Some hints of what that hybrid form may look like are coming from outside the theatre. Franklin Furnace Archive, formerly a New York performance space, went completely “virtual” in 1997 when it exchanged its loft for an address in cyberspace (www.franklinfurnace.org). Martha Wilson, Franklin Furnace’s founding director, now funds and manages interactive cyber-shows that exist purely on computer servers and ephemerally in the phone lines that transport them. She says that some of the work that have passed through her organization provides compelling alternatives for makers of live performance. Choreographer Kathy Westwater, for instance, created a dance piece that was performed live via Webcast, videotaped, stored and then reassembled in random fashion by special computer program so that no two transmissions of the “final” work are ever exactly the same. “The Internet is its own art medium, and there is no word yet for works that move in real time and archival time,” Wilson says.

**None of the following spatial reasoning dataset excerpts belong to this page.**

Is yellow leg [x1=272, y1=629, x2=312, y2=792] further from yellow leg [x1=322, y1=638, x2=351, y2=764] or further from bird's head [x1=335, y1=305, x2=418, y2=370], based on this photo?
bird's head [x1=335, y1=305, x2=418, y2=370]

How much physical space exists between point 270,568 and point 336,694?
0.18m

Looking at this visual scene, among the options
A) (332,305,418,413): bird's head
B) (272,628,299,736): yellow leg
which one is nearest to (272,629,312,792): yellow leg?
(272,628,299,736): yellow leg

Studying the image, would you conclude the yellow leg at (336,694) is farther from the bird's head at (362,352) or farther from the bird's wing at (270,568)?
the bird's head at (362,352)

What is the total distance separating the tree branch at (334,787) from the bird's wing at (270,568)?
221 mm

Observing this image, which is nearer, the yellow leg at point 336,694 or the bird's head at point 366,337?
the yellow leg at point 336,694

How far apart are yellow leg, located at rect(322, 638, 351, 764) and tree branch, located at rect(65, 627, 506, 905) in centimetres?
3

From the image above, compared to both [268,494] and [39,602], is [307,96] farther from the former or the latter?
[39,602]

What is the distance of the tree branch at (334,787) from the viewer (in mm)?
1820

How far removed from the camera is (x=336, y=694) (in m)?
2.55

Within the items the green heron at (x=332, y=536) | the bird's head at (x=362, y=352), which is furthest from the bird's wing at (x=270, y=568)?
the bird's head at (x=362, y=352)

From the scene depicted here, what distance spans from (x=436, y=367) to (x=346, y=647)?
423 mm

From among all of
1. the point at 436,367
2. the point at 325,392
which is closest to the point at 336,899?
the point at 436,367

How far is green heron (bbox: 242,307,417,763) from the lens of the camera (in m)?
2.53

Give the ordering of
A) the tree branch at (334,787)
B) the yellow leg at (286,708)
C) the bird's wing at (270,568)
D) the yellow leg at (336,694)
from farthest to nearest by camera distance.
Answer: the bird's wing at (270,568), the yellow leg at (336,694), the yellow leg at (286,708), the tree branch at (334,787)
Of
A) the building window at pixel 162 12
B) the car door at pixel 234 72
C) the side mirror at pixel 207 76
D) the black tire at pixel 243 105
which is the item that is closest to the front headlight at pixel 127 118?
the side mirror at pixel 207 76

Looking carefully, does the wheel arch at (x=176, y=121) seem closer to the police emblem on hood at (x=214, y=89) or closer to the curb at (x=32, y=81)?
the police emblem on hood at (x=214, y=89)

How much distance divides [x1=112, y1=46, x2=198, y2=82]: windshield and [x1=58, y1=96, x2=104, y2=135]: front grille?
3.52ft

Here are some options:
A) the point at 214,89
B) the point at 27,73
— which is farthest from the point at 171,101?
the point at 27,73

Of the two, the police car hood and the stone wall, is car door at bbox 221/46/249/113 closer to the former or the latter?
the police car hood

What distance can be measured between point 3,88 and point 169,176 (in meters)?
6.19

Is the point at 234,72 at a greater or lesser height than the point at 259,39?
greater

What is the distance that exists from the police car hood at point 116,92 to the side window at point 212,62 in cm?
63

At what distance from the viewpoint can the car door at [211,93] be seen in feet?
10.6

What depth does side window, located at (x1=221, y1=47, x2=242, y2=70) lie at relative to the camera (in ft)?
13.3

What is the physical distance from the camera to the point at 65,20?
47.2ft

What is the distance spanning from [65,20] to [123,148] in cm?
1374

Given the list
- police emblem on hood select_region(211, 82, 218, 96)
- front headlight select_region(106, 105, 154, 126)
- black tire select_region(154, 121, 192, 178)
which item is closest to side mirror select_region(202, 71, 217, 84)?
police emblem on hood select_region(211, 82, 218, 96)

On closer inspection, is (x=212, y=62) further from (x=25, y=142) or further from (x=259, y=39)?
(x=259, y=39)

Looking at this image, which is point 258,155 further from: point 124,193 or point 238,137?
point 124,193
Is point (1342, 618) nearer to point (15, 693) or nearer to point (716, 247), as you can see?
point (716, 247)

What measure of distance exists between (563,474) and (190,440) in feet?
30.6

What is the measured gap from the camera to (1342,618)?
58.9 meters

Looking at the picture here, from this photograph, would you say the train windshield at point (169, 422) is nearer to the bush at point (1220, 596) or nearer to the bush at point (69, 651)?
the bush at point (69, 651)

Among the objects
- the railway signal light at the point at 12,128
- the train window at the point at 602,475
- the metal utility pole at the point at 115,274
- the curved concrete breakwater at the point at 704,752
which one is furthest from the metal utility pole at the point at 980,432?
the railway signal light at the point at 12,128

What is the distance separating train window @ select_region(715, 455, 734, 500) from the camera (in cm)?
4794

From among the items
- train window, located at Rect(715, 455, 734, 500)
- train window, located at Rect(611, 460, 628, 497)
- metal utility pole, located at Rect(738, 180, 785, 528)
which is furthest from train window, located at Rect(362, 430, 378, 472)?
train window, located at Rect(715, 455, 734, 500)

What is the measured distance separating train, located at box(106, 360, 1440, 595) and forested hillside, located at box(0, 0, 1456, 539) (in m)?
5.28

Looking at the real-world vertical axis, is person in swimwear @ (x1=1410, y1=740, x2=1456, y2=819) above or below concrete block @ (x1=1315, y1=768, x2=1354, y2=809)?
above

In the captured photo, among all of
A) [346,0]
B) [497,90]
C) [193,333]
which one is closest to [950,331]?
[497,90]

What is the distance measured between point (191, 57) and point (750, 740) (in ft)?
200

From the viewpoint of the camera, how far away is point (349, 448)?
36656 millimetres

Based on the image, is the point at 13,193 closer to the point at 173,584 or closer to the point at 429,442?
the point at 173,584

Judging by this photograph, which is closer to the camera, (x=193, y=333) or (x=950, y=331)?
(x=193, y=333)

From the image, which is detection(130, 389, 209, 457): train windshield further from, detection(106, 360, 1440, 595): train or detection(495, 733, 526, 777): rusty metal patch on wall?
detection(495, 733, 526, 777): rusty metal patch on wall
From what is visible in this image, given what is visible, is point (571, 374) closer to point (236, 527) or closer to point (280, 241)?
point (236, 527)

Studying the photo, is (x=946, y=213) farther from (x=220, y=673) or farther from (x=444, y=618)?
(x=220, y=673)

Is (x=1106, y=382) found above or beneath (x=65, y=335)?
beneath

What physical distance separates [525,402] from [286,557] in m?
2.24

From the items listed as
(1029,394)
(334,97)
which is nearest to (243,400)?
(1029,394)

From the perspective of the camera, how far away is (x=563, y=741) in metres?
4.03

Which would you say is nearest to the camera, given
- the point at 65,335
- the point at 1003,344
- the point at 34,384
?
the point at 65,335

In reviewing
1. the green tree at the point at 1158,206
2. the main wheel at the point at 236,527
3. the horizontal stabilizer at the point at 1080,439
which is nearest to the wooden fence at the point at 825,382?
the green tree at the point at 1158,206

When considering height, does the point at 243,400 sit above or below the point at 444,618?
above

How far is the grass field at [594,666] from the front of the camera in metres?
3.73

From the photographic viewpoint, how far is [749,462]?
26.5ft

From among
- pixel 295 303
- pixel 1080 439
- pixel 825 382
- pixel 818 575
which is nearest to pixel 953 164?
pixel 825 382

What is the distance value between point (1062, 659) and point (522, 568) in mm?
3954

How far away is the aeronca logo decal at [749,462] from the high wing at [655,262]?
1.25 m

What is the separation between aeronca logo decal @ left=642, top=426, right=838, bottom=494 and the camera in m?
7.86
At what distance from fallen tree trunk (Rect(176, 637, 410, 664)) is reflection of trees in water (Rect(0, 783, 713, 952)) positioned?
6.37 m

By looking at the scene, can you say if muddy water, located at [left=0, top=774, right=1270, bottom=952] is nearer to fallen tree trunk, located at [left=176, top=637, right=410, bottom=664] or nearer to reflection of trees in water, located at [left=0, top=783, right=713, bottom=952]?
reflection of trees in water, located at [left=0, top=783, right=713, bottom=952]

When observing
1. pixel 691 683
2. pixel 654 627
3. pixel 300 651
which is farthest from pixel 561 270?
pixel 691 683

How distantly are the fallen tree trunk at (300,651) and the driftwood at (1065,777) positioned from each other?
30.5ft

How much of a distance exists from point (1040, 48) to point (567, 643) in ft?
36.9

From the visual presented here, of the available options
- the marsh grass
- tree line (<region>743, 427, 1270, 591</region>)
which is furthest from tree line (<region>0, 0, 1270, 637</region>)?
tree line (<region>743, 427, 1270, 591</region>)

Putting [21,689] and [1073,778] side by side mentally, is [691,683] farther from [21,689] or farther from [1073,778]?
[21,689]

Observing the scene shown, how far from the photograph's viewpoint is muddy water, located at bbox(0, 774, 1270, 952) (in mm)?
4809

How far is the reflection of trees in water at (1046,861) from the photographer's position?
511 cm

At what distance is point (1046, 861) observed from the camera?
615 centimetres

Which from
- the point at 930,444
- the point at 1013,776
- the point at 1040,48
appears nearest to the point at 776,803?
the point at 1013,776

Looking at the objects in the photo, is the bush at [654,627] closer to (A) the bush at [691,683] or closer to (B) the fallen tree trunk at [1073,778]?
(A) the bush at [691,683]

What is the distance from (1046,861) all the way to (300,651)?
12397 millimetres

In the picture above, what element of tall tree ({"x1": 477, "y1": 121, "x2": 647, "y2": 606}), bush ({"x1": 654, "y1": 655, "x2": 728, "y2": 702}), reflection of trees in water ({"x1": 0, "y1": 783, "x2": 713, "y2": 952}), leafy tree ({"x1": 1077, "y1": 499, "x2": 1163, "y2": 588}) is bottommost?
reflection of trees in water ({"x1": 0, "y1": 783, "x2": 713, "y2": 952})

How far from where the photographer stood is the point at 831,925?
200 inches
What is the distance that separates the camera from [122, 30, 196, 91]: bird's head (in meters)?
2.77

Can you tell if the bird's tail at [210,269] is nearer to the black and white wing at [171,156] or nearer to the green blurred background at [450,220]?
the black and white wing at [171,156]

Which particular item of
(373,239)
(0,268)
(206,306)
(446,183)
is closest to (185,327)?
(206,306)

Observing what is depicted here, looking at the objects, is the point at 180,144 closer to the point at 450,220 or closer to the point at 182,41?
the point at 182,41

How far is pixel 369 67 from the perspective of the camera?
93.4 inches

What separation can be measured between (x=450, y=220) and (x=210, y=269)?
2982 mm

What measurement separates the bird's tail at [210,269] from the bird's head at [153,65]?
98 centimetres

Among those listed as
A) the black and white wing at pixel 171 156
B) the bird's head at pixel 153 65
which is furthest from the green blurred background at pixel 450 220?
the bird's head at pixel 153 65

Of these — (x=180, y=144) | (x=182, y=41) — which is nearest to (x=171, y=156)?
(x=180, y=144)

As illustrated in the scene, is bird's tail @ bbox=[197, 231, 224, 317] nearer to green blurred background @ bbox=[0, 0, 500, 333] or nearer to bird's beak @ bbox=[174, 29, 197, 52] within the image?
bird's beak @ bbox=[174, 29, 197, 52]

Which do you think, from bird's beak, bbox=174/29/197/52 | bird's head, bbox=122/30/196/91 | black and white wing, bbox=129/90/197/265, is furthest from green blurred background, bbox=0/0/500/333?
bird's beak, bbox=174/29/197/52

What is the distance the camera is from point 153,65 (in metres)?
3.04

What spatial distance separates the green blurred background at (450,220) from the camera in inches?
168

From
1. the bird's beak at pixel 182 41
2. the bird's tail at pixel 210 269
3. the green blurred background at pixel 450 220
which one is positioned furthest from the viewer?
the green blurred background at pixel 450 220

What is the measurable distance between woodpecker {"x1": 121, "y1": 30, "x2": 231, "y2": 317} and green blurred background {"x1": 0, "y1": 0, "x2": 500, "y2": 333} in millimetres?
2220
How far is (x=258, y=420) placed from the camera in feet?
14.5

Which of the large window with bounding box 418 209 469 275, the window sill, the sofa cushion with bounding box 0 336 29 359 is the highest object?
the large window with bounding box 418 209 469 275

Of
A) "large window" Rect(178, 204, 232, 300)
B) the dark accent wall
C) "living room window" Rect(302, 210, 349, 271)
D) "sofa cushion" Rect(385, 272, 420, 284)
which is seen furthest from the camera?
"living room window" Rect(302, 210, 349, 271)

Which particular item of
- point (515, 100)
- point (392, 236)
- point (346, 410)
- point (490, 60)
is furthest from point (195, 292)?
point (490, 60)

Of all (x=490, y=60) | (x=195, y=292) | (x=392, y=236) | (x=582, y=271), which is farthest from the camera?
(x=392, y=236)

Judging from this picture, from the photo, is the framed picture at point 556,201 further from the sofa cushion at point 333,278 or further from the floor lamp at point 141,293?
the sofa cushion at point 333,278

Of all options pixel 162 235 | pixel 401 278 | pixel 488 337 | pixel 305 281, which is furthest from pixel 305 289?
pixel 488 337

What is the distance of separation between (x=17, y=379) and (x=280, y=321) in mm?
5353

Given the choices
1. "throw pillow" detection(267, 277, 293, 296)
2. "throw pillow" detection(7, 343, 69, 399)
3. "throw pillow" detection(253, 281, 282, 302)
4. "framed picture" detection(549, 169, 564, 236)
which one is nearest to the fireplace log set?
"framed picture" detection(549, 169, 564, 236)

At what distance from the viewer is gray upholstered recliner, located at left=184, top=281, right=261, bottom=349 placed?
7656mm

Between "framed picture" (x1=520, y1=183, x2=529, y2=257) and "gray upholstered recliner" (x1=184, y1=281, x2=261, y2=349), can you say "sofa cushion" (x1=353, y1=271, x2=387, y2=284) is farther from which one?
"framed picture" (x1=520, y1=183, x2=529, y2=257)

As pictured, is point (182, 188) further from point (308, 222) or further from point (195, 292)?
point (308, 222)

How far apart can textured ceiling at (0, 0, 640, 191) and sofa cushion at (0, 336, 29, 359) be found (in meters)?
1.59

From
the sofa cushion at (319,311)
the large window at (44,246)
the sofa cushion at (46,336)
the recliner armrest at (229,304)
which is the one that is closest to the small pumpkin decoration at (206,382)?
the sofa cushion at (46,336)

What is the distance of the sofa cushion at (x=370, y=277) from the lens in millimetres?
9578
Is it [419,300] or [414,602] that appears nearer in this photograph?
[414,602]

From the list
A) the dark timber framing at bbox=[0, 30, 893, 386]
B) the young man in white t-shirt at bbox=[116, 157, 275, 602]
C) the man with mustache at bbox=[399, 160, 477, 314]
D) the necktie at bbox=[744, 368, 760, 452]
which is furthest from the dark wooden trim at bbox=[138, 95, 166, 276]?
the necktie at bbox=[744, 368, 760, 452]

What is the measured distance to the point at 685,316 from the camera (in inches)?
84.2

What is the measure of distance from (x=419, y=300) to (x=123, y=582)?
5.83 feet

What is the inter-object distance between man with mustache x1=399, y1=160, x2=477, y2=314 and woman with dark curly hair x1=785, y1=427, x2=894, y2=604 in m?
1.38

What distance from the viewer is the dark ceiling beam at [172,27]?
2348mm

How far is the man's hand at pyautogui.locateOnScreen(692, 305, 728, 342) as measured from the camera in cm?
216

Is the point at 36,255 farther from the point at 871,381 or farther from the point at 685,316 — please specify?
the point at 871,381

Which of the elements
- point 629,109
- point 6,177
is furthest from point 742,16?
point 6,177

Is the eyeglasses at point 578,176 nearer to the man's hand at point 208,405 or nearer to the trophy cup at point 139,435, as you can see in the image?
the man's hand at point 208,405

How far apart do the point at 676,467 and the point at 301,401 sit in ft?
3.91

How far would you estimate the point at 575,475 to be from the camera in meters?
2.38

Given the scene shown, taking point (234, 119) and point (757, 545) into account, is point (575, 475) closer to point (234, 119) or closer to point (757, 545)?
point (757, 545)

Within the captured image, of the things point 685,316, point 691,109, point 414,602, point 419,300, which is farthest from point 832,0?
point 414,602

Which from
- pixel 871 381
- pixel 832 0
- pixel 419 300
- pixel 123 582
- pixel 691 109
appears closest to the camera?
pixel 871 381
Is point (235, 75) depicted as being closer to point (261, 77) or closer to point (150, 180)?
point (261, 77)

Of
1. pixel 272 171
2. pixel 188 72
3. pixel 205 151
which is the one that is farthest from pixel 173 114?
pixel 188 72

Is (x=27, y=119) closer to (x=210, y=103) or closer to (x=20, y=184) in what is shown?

On a more whimsical note, Galloway and Rabinowitz, who say the feel like the “indigenous people of multimedia cyberspace,” in March staged a short play in virtual reality. Using a three-dimensional navigable environment on the Web called ActiveWorld, they used computer “avatars,” which are basically posable cartoon characters, to perform a three-character play called You Must Pay the Rent. In the show’s climax, Nell karate-kicks the rent-grubbing villain “into the next zip code,” as Galloway puts it. The audience of 30 or so other avatars, who represent real live human beings at the far ends of 30 phone connections, showed their appreciation for the brief entertainment by clapping and floating up in the air. Is this theatre?

The answer to that question, for now, is in the hands of people like Peculiar's Ralph Lewis, who despite his show's bumpy first ride is eager to try again. "The goal for this show was to see that it could work," Lewis drawled cheerfully as he passed out cups of champagne at the post-show reception. "I'm just happy we didn't have to stop it, have everyone go off the stage and start over." Hear that sound? It's the future knocking. AT

Jennifer Tanaka is a 1998-99 American Theatre Affiliated Writer, with support from a grant by the Jerome Foundation. She writes about the Internet for Newsweek magazine.